## What you should do
Print the range of lines that opens with the line containing "Given this scene, is" and closes with the last line of the listing. Include both ends; print nothing more.
>> begin Record excerpts
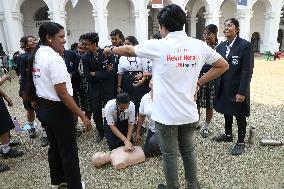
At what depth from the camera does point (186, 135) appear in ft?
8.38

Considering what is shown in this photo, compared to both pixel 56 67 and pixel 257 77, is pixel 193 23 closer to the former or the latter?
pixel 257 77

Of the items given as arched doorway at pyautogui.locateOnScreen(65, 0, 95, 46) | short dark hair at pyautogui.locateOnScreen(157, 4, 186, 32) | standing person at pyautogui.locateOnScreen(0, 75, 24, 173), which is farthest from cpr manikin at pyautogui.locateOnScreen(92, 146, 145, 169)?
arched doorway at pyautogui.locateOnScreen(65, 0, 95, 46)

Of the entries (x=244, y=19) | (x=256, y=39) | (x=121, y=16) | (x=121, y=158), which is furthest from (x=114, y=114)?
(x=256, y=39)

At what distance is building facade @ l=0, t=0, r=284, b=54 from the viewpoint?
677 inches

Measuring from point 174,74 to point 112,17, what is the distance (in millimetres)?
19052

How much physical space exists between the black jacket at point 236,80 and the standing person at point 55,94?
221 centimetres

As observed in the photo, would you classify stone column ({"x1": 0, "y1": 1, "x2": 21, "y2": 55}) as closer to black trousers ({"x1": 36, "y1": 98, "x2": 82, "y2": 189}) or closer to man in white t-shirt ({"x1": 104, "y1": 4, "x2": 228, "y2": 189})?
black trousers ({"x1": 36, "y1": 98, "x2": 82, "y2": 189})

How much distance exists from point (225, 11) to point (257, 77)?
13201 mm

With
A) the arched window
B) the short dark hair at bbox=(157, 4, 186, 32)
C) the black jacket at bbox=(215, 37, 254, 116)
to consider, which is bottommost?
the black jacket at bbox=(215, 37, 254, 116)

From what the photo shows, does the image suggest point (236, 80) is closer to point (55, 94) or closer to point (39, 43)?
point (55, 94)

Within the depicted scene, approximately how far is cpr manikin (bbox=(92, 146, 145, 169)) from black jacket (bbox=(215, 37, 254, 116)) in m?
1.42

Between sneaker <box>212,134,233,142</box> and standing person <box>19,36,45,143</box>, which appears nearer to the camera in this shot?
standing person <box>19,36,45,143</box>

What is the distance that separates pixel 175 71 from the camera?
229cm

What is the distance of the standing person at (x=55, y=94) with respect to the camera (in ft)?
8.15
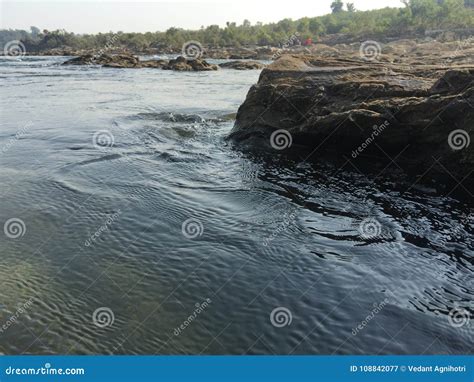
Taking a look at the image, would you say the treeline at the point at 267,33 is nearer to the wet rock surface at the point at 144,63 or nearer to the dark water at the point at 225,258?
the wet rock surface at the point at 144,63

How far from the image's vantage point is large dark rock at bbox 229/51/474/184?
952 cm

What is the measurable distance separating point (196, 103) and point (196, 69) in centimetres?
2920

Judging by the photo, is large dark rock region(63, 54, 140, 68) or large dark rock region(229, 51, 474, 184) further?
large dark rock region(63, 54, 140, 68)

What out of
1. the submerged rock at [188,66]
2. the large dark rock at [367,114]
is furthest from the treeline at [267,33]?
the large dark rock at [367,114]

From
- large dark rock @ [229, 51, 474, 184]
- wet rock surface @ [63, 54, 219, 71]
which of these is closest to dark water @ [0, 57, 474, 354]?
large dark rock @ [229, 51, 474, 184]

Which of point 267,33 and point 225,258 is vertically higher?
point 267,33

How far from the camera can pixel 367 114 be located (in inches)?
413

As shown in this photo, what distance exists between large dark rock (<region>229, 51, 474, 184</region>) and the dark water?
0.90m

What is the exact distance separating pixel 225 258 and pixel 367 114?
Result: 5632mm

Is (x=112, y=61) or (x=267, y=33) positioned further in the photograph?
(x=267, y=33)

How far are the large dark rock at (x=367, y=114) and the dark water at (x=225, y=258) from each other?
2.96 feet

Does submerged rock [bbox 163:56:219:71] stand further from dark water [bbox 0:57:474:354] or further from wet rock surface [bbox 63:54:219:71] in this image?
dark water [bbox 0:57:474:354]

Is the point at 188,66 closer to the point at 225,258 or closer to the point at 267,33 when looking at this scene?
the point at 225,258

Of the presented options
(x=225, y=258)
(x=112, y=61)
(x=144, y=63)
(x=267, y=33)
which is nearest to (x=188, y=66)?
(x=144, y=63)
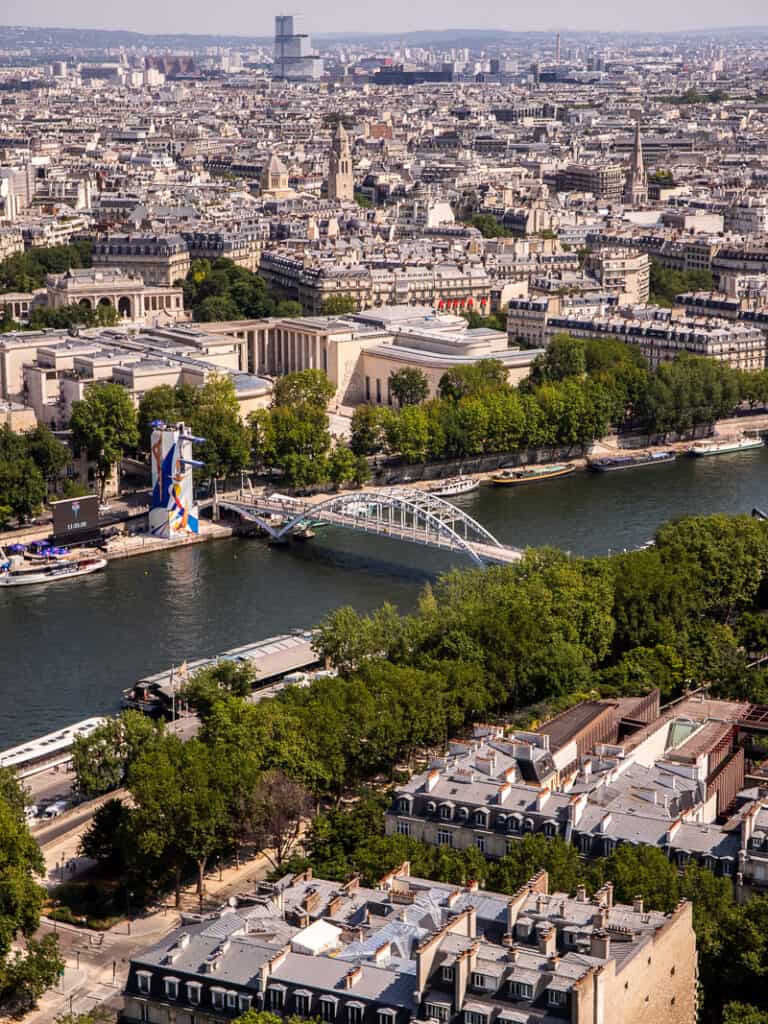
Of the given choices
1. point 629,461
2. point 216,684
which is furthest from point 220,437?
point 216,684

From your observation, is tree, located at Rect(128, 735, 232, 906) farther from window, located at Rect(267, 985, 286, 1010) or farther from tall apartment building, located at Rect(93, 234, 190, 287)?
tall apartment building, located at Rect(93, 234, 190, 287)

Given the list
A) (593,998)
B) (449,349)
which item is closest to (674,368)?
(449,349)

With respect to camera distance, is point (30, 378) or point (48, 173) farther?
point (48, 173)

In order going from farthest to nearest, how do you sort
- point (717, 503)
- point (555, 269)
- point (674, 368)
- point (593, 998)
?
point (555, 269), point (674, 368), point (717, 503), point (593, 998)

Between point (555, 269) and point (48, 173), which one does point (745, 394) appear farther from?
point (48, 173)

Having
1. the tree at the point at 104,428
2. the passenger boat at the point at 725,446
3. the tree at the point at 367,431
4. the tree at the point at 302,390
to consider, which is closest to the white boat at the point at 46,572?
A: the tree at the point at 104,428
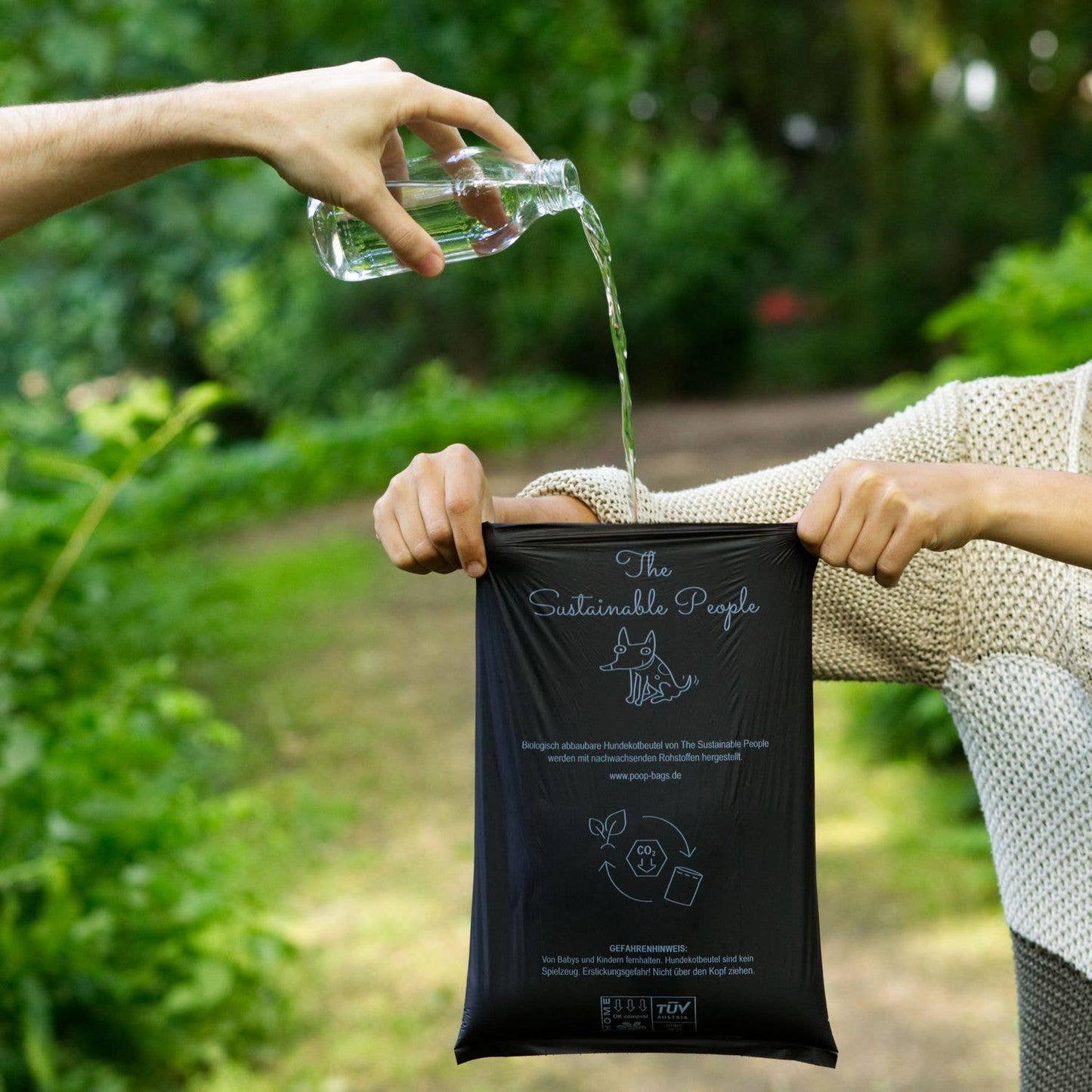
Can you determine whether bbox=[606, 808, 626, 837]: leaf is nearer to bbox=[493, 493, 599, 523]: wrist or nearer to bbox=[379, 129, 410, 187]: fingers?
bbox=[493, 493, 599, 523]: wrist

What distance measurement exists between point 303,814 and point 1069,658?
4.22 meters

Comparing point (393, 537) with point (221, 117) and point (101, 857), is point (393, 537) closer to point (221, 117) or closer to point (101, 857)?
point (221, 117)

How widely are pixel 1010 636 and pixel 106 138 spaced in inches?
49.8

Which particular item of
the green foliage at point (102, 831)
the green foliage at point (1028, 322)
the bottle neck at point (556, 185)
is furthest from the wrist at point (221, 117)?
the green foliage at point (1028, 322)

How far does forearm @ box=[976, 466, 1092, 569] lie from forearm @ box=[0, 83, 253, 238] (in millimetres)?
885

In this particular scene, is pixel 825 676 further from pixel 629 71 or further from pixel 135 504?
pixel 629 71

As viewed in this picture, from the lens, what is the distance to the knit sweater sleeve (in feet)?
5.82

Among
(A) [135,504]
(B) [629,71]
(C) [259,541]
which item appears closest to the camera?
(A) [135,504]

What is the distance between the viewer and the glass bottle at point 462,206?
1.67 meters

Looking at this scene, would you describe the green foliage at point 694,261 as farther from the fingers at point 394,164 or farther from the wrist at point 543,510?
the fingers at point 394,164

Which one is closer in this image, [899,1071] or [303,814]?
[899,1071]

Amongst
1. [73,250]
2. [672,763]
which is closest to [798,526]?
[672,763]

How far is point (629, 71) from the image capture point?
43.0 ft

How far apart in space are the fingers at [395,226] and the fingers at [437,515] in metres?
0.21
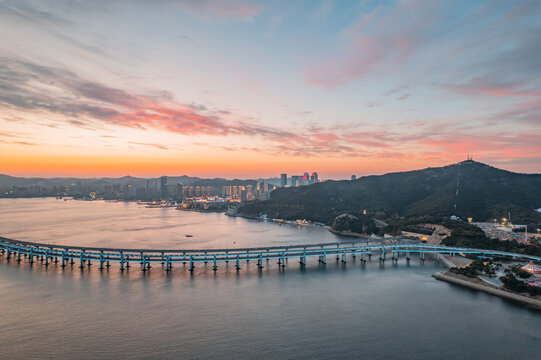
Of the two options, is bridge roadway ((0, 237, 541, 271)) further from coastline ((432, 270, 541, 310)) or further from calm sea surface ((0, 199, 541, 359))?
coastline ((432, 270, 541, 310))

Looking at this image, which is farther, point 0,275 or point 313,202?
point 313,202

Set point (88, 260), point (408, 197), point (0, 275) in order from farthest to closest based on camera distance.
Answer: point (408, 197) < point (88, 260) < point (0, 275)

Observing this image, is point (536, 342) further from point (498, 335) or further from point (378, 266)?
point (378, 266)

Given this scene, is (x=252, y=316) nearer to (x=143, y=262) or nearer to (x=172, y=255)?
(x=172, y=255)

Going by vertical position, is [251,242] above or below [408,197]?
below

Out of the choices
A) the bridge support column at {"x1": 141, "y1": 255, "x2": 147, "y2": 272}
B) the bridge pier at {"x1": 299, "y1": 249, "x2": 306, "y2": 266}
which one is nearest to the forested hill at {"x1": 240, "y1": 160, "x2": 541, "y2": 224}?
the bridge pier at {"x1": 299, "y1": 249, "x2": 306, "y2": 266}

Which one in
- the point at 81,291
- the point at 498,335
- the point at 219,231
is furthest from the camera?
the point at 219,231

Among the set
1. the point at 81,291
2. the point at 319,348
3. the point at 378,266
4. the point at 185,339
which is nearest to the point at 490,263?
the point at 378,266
>> end Record excerpts
## Response for this exercise
Given this scene, is (x=252, y=316) nearer to (x=143, y=262) or nearer to (x=172, y=255)?
(x=172, y=255)

Going by vertical position, is [251,242] above or below [408,197]?
below

Out of the choices
A) the bridge support column at {"x1": 141, "y1": 255, "x2": 147, "y2": 272}
B) the bridge pier at {"x1": 299, "y1": 249, "x2": 306, "y2": 266}
which one is nearest to the forested hill at {"x1": 240, "y1": 160, "x2": 541, "y2": 224}?
the bridge pier at {"x1": 299, "y1": 249, "x2": 306, "y2": 266}

Which one in
- the point at 81,291
- the point at 498,335
- the point at 219,231
is furthest from the camera?
the point at 219,231

Among the set
1. the point at 81,291
2. the point at 319,348
3. the point at 378,266
4. the point at 185,339
which is nearest to the point at 490,263?
the point at 378,266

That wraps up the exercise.